───── RECORD EXCERPTS

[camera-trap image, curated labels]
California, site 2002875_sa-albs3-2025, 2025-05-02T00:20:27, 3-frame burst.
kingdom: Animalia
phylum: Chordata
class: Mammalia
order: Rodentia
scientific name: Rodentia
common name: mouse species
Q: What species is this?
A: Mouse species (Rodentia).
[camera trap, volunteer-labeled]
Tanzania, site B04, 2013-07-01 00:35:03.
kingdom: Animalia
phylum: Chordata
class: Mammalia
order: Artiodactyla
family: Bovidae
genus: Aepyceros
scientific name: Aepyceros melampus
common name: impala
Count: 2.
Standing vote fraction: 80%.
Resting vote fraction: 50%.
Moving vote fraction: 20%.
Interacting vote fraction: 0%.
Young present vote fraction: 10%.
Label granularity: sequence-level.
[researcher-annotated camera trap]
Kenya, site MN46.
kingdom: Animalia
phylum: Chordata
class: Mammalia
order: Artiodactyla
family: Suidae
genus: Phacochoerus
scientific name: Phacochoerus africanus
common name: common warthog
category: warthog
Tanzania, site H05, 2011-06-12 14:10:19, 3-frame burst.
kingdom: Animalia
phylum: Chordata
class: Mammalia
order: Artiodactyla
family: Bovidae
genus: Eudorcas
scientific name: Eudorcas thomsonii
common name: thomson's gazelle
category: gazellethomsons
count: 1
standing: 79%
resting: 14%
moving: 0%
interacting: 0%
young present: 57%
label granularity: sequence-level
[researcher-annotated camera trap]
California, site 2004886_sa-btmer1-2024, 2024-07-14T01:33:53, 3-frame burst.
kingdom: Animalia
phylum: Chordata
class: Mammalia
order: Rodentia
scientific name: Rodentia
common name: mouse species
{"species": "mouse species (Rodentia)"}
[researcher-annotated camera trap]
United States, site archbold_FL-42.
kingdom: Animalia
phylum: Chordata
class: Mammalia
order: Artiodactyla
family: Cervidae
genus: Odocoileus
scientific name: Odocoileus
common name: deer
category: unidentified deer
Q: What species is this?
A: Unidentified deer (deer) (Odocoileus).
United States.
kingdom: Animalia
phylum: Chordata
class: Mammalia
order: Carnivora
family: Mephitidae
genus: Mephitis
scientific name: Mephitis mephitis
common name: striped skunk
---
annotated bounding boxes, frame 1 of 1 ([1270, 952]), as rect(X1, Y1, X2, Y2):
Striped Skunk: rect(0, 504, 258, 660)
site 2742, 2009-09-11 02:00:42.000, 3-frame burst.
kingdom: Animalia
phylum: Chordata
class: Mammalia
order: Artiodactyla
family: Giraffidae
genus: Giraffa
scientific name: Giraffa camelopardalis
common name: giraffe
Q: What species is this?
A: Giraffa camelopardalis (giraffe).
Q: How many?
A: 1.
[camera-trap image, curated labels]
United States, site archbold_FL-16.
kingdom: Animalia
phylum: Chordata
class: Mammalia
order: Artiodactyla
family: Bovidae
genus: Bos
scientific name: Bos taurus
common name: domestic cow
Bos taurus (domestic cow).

──────────

*WORK REQUIRED*. Output all of the records exactly, with nothing omitted.

*REPLY*.
[camera-trap image, curated labels]
California, site 2002875_sa-albs3-2025, 2025-05-02T00:20:27, 3-frame burst.
kingdom: Animalia
phylum: Chordata
class: Mammalia
order: Rodentia
scientific name: Rodentia
common name: mouse species
Q: What species is this?
A: Mouse species (Rodentia).
[camera trap, volunteer-labeled]
Tanzania, site B04, 2013-07-01 00:35:03.
kingdom: Animalia
phylum: Chordata
class: Mammalia
order: Artiodactyla
family: Bovidae
genus: Aepyceros
scientific name: Aepyceros melampus
common name: impala
Count: 2.
Standing vote fraction: 80%.
Resting vote fraction: 50%.
Moving vote fraction: 20%.
Interacting vote fraction: 0%.
Young present vote fraction: 10%.
Label granularity: sequence-level.
[researcher-annotated camera trap]
Kenya, site MN46.
kingdom: Animalia
phylum: Chordata
class: Mammalia
order: Artiodactyla
family: Suidae
genus: Phacochoerus
scientific name: Phacochoerus africanus
common name: common warthog
category: warthog
Tanzania, site H05, 2011-06-12 14:10:19, 3-frame burst.
kingdom: Animalia
phylum: Chordata
class: Mammalia
order: Artiodactyla
family: Bovidae
genus: Eudorcas
scientific name: Eudorcas thomsonii
common name: thomson's gazelle
category: gazellethomsons
count: 1
standing: 79%
resting: 14%
moving: 0%
interacting: 0%
young present: 57%
label granularity: sequence-level
[researcher-annotated camera trap]
California, site 2004886_sa-btmer1-2024, 2024-07-14T01:33:53, 3-frame burst.
kingdom: Animalia
phylum: Chordata
class: Mammalia
order: Rodentia
scientific name: Rodentia
common name: mouse species
{"species": "mouse species (Rodentia)"}
[researcher-annotated camera trap]
United States, site archbold_FL-42.
kingdom: Animalia
phylum: Chordata
class: Mammalia
order: Artiodactyla
family: Cervidae
genus: Odocoileus
scientific name: Odocoileus
common name: deer
category: unidentified deer
Q: What species is this?
A: Unidentified deer (deer) (Odocoileus).
United States.
kingdom: Animalia
phylum: Chordata
class: Mammalia
order: Carnivora
family: Mephitidae
genus: Mephitis
scientific name: Mephitis mephitis
common name: striped skunk
---
annotated bounding boxes, frame 1 of 1 ([1270, 952]), as rect(X1, Y1, X2, Y2):
Striped Skunk: rect(0, 504, 258, 660)
site 2742, 2009-09-11 02:00:42.000, 3-frame burst.
kingdom: Animalia
phylum: Chordata
class: Mammalia
order: Artiodactyla
family: Giraffidae
genus: Giraffa
scientific name: Giraffa camelopardalis
common name: giraffe
Q: What species is this?
A: Giraffa camelopardalis (giraffe).
Q: How many?
A: 1.
[camera-trap image, curated labels]
United States, site archbold_FL-16.
kingdom: Animalia
phylum: Chordata
class: Mammalia
order: Artiodactyla
family: Bovidae
genus: Bos
scientific name: Bos taurus
common name: domestic cow
Bos taurus (domestic cow).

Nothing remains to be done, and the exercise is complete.